Der erste Punktgewinn im Baden Airpark seit längerem und viel mehr noch die Art und Weise des Stuttgarter Auftritts lässt in jedem Fall darauf hoffen, dass man mit Recht in dieser Saison mit dem Eishockey Marke Rebels wieder in höhere Tabellengefilde schielen kann. Gelegenheit diesen Eindruck zu verfestigen hat die Mannschaft bereits am kommenden Freitag,den 12. Oktober um 20 Uhr, wenn man die EKU Mannheim zum ersten Heimspiel in der Eiswelt empfängt.

ESC Hügelsheim – Stuttgart Rebels 3:2 n.P. (0:1/1:0/1:1/1:0)

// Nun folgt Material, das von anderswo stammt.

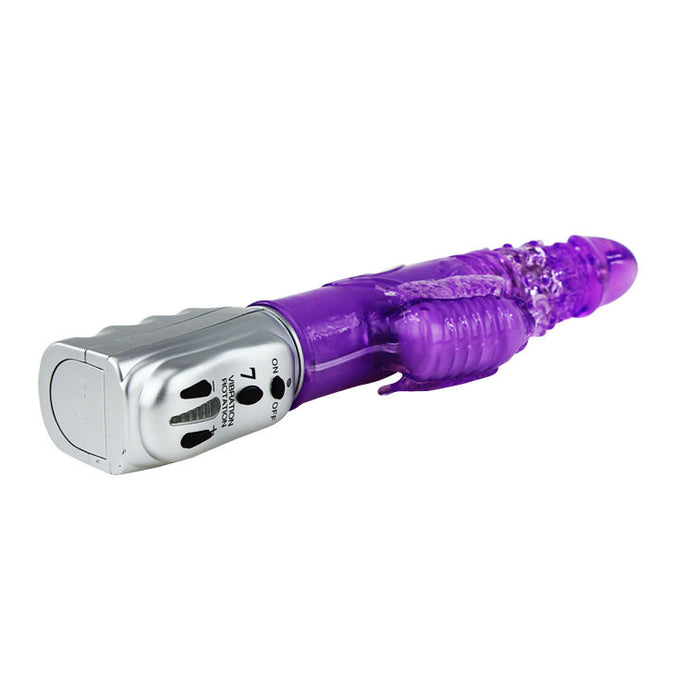 Baile – Butterf Tulip Rotator Auf & Ab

0:1 (18:11) Becker (Kubek)
1:1 (28:57) Brulotte (Gro0/Duhamel) PP1
2:1 (44:50) Mauderer (Rösch/Engel)
2:2 (55:55) Kubek (Becker) PP1
3:2 (60:00) Brulotte PS GWG

Strafen : 10 – 8+10

Zuschauer : 300

Erstes Heimspiel der Saison gegen EKU Mannheim

Endlich ist es wieder soweit, die eishockeylose Zeit ist auch in der Eiswelt beendet. Am kommenden Freitag, den 12. Oktober empfangen die Stuttgart Rebels die MadDogs Mannheim zum ersten Heimspiel der Punkterunde. Spielbeginn ist wie gewohnt um 20 Uhr.

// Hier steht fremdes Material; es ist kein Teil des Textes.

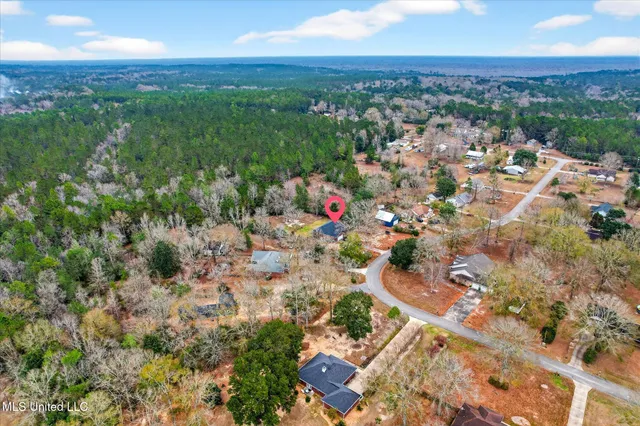 $249,900 | 2513 Krystal Lane, Vancleave, MS 39565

Nach dem starken Saisonauftakt beim Auswärtsspiel in Hügelsheim, wo die Rebels einen mehr als verdienten Zähler entführen konnten, gilt es nun am besten mit drei Punkten nachzulegen. Dass dies kein Selbstläufer wird wird deutlich, wenn man das erste Heimspiel der Verrückten Hunde gegen den Liga-Mitfavoriten Heilbronner EC betrachtet. Bis weit ins letzte Drittel hinein konnte man sich die Chance auf einen Punktgewinn offenhalten und musste sich schlussendlich mit einem achtbaren 3:5 geschlagen geben.
Die Mannschaft des langjährigen Coaches Sascha Trivunov hatte über den Sommer keine Abgänge zu verzeichnen, dafür konnte man den Kader um zwei junge kanadische Kontingentspieler und Marc Brenner vom Ligakonkurrenten Eppelheim verstärken. Grund genug dem Gegner mit dem gebotenen Respekt zu begegnen, zumal dieser in der vergangenen Spielzeit stets gegen die Rebellen siegreich vom Eis ging.
Doch auch die Rebels konnten bei ihren ersten Auftritt reichlich Selbstvertrauen aufbauen, war man im Badischen doch über weite Strecke des Spiels zumindest auf Augenhöhe mit den routinierten Baden Rhinos. Man braucht sich also vor keinem Gegner zu verstecken und wird alles daran setzen, den hoffentlich zahlreichen Zuschauern ein sehenswertes Spiel zu bieten.